WASHINGTON -- The Democratic Leadership Council's new 10-point program is, as DLC President Al From put it, a "progressive alternative" to the 10-point "Contract With America" embraced by the new Republican majority in the House of Representatives. It includes some innovative and thoughtful approaches to governmental reform.
The critical difference is that most of the Republican plan is likely to be passed by the House, while the DLC program can serve as no more than a topic for debate within the Democratic Party. It has the support of neither the White House nor the party leadership in Congress.
And the ratio of moderately conservative Democrats, those most likely to identify with the DLC, to liberals has declined in both houses as a result of the debacle the party suffered in the 1994 elections.
What is missing in both the Republican and DLC approaches is the kind of direct attack on entitlement programs that everyone in both parties, first, recognizes is needed for any realistic attack on the federal deficit and, second, understands is politically impossible.
The DLC obviously made a conscious effort to avoid being accused of me-too-ism in trying to compete with that Republican contract. The two programs overlap directly on only two or three particulars. The Democrats' plan omits such obvious political crowd-pleasers as a balanced budget amendment and the line-item veto, and differs in its approach to such problems as welfare reform.
But the DLC program inevitably will be seen -- correctly -- as an appeal beamed largely to the middle-class voters who deserted the Democrats in such huge numbers in the 1994 elections and have become the prime target for the Republicans.
And the fact that the Democrats' plan is so different from anything the White House has been willing to embrace will mean that it also is seen as an expression of dissatisfaction with President Clinton and such liberal leaders in Congress as the new House minority leader, Richard Gephardt.
There is, of course, some obvious irony in this. As governor of Arkansas, Clinton was an active leader of the council, serving as its chairman until he stepped aside to begin his campaign for president in 1991. During that campaign, moreover, the DLC credential was one of those that candidate Clinton used to define himself as a "New Democrat" or "different kind of Democrat" rather than a linear descendant of such liberal standard-bearers as Walter Mondale in 1984 and Michael Dukakis in 1988.
Now the only inference that can be drawn from the new DLC program is that the group has decided -- as did many voters -- that Clinton had shown himself to be too much the conventional liberal once he took office.
There is some foundation for complaints about Clinton's liberalism. The attempt to change the rules on homosexuals in the armed forces would fit into that category, as would his support for gun control and a largely government-directed solution to the health care problem. The early approval of the family leave bill fulfilled a longstanding goal of liberals.

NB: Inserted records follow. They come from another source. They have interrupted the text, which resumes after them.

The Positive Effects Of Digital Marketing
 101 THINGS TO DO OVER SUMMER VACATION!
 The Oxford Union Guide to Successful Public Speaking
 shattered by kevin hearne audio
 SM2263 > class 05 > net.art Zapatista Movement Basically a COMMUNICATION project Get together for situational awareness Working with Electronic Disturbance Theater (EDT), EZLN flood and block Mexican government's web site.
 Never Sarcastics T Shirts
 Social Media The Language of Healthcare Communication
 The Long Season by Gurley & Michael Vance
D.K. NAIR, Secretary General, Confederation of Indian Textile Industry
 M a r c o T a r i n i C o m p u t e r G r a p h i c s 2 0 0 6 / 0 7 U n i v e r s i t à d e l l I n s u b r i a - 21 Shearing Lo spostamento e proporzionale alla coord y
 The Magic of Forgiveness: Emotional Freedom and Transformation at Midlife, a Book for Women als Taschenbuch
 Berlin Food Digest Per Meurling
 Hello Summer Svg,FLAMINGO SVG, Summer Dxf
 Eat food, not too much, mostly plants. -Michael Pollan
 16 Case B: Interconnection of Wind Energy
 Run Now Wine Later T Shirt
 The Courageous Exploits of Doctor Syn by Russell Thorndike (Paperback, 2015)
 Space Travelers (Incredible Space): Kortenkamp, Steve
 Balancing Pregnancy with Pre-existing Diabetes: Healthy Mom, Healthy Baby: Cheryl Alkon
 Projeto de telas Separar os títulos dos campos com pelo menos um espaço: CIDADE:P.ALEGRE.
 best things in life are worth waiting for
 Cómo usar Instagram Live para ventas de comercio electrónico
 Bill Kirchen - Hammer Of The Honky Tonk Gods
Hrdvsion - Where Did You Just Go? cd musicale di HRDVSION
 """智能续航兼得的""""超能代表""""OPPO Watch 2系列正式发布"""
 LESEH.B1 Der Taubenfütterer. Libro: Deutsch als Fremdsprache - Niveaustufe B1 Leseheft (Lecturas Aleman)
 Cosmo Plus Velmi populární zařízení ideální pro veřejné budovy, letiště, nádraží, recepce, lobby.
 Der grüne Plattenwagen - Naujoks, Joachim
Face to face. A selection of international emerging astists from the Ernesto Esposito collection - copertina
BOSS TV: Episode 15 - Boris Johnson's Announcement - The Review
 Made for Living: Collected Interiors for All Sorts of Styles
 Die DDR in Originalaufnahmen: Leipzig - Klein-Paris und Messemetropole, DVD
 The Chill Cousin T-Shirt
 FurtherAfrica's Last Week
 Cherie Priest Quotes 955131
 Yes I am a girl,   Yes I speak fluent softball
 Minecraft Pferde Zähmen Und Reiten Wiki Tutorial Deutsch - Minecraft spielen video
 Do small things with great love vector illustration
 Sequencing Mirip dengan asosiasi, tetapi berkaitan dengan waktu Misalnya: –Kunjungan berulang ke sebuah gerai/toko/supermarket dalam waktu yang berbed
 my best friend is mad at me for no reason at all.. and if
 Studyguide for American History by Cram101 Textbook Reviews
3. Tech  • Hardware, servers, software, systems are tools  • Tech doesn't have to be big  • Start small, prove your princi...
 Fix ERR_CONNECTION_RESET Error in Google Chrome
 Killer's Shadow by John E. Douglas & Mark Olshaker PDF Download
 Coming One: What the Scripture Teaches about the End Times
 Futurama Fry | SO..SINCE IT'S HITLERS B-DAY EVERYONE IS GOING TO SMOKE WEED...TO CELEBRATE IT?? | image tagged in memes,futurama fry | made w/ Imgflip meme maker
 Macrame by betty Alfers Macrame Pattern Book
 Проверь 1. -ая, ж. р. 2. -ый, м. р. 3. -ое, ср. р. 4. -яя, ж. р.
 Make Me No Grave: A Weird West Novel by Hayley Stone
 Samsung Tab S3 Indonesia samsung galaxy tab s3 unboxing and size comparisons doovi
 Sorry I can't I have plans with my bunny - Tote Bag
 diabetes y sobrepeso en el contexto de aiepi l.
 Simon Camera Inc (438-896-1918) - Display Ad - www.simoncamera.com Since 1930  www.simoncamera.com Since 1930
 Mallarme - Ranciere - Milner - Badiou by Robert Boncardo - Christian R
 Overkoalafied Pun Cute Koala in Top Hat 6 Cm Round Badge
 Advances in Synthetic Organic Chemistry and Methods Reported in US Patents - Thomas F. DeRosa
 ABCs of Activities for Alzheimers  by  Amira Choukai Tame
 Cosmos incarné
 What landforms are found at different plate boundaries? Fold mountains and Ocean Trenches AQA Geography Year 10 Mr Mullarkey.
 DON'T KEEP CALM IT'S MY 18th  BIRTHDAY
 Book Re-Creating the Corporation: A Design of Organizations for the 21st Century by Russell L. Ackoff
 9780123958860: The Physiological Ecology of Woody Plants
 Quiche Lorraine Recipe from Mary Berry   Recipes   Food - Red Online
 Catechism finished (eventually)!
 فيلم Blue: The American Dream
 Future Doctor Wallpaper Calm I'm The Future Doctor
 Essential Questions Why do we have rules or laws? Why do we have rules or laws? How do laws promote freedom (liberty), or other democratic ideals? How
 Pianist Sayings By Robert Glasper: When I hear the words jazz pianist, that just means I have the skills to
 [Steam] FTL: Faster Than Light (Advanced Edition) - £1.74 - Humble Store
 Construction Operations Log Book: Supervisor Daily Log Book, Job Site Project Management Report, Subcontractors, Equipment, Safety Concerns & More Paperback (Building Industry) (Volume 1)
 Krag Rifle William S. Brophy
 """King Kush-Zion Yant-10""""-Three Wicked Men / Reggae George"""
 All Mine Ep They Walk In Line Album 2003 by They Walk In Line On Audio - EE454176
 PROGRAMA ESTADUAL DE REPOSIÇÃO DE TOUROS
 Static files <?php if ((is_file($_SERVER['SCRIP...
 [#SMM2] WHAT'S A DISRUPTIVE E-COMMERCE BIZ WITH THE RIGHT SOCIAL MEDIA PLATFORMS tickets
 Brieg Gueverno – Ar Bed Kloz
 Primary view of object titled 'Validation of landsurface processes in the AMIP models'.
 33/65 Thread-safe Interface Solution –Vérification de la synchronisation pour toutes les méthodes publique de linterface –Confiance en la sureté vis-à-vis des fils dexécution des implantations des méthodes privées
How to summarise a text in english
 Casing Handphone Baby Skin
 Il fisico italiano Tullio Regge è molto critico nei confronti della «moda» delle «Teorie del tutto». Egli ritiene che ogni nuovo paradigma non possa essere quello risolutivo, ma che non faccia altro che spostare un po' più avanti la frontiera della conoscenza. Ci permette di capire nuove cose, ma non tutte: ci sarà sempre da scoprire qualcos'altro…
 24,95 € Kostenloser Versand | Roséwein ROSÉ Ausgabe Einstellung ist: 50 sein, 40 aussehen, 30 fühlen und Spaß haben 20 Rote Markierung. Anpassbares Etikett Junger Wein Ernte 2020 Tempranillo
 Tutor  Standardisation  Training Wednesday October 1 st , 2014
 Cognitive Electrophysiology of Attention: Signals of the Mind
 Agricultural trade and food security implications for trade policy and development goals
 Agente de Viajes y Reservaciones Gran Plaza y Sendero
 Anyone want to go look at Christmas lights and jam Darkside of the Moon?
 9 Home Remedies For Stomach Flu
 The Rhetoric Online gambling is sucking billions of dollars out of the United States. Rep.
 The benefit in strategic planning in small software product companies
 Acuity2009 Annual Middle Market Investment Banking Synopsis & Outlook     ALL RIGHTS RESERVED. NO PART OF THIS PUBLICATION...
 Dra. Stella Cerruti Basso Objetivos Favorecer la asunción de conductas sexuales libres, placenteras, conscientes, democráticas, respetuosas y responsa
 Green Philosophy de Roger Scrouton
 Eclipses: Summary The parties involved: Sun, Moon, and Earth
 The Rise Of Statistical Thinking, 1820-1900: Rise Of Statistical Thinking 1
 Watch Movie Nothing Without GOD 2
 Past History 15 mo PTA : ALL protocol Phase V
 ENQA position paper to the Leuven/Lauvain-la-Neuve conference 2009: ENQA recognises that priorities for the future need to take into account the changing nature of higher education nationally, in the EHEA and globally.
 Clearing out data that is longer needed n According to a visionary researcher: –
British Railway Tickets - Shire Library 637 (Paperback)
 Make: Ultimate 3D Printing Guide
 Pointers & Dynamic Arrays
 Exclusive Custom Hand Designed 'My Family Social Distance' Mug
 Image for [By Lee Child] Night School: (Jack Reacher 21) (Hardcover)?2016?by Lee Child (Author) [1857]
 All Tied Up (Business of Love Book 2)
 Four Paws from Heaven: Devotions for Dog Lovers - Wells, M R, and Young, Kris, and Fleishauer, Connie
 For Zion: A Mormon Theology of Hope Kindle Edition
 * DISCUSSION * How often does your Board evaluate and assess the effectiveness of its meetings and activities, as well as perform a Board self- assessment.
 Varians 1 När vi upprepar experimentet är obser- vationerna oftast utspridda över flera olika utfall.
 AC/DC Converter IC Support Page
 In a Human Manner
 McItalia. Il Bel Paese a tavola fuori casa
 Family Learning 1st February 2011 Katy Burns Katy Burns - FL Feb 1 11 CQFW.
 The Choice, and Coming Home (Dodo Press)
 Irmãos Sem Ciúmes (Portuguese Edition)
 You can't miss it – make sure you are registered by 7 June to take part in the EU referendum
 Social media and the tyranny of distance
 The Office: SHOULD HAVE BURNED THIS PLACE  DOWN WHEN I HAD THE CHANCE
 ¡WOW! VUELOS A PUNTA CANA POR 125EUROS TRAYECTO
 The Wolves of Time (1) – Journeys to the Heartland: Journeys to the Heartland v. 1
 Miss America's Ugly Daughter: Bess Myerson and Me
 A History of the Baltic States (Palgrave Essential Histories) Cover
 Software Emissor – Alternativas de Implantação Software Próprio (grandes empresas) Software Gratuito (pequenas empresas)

But the notion that voters were reacting on the basis of ideological labels in the 1994 elections misses the point the voters were making in their attack on the controlling Democrats. What they were saying was that the political establishment, largely Democratic, had become at once too isolated from their concerns and too intrusive in their solutions.
In terms of Clinton specifically, the polls suggest, the voters were saying that he has not convinced them he is a strong leader controlling the government and using it in ways to deal with their problems. And that is not a perception that is going to be corrected by putting forward a 10-point program and pressuring the president to accept it.
The DLC was created 10 years ago as a response to the Mondale defeat to offer a national organization with which more conservative Democrats could identify themselves without risking scorn from their constituents.
But the DLC is in no position to imagine it can write an agenda for the debate ahead on national directions. Unlike the Republicans, they don't have the votes.